Patients taking the type 2 diabetes medication Invokana had a reduced risk of kidney disease progression over the course of six years, according to new clinical data. However, the medication still carries warnings that it can cause kidney damage.
The study, pulled from the landmark CANVAS clinical trial program, pitted patients taking Invokana against those treated with a placebo. It showed that patients taking Invokana had significantly reduced urinary albumin excretion and stable estimated glomerular filtration rate over the six-year study period.

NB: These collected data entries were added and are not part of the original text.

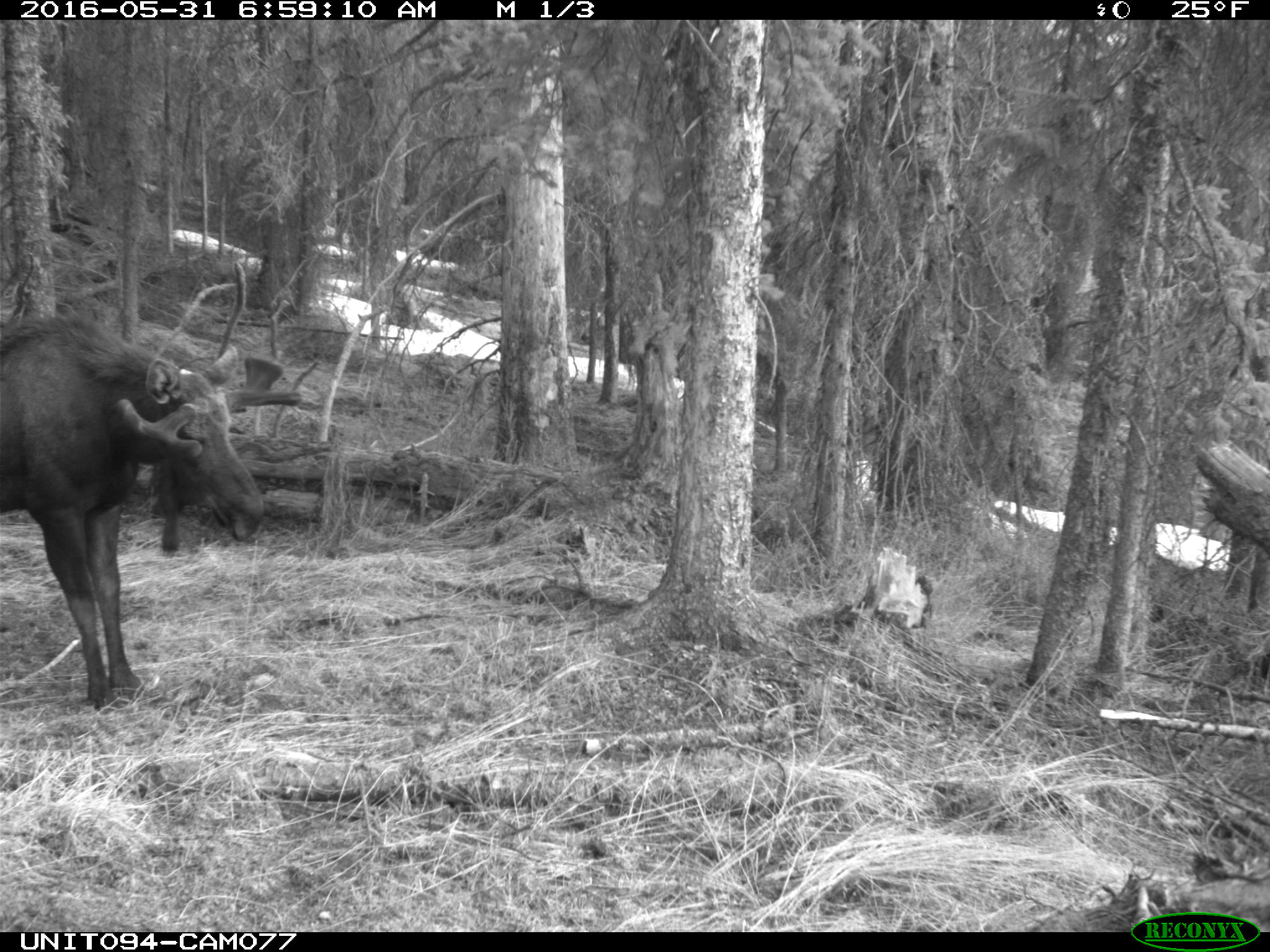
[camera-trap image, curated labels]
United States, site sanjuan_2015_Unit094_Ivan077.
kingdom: Animalia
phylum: Chordata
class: Mammalia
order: Artiodactyla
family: Cervidae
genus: Alces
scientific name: Alces alces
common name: moose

The CANVAS program is the longest, largest and broadest completed cardiovascular outcomes study among all the type 2 diabetes drugs in a class known as sodium glucose cotransporter2 (SGLT2) inhibitors. It involves more than 10,000 patients with type 2 diabetes who either have a history of cardiovascular disease or at least two cardiovascular risk factors.
While the CANVAS data showed Invokana proved beneficial in reducing the risk of kidney disease progression, Invokana (as well as the similar drug Invokamet and Invokamet XR), along with SGLT2 inhibitors Farxiga and Xigduo, carry warnings for an increased risk of acute kidney injury or kidney damage. The warnings were placed on the drugs in June 2016.
In May 2015 – just two years after Invokana hit the market – the FDA required the medication to add warnings for serious urinary tract infections that in some cases resulted in a serious blood infection called urosepsis, or a kidney infection called pyelonephritis. The FDA also ordered new warnings for ketoacidosis, a condition in which too much acid builds up in the blood. Ketoacidosis can lead to diabetic coma or death if left untreated.
In May 2017, a review of CANVAS data also showed that patients taking canagliflozin were at an increased risk of lower leg amputations. The FDA order black box warnings to be placed on the safety labels of Invokana, Invokamet, and Invokamet XR.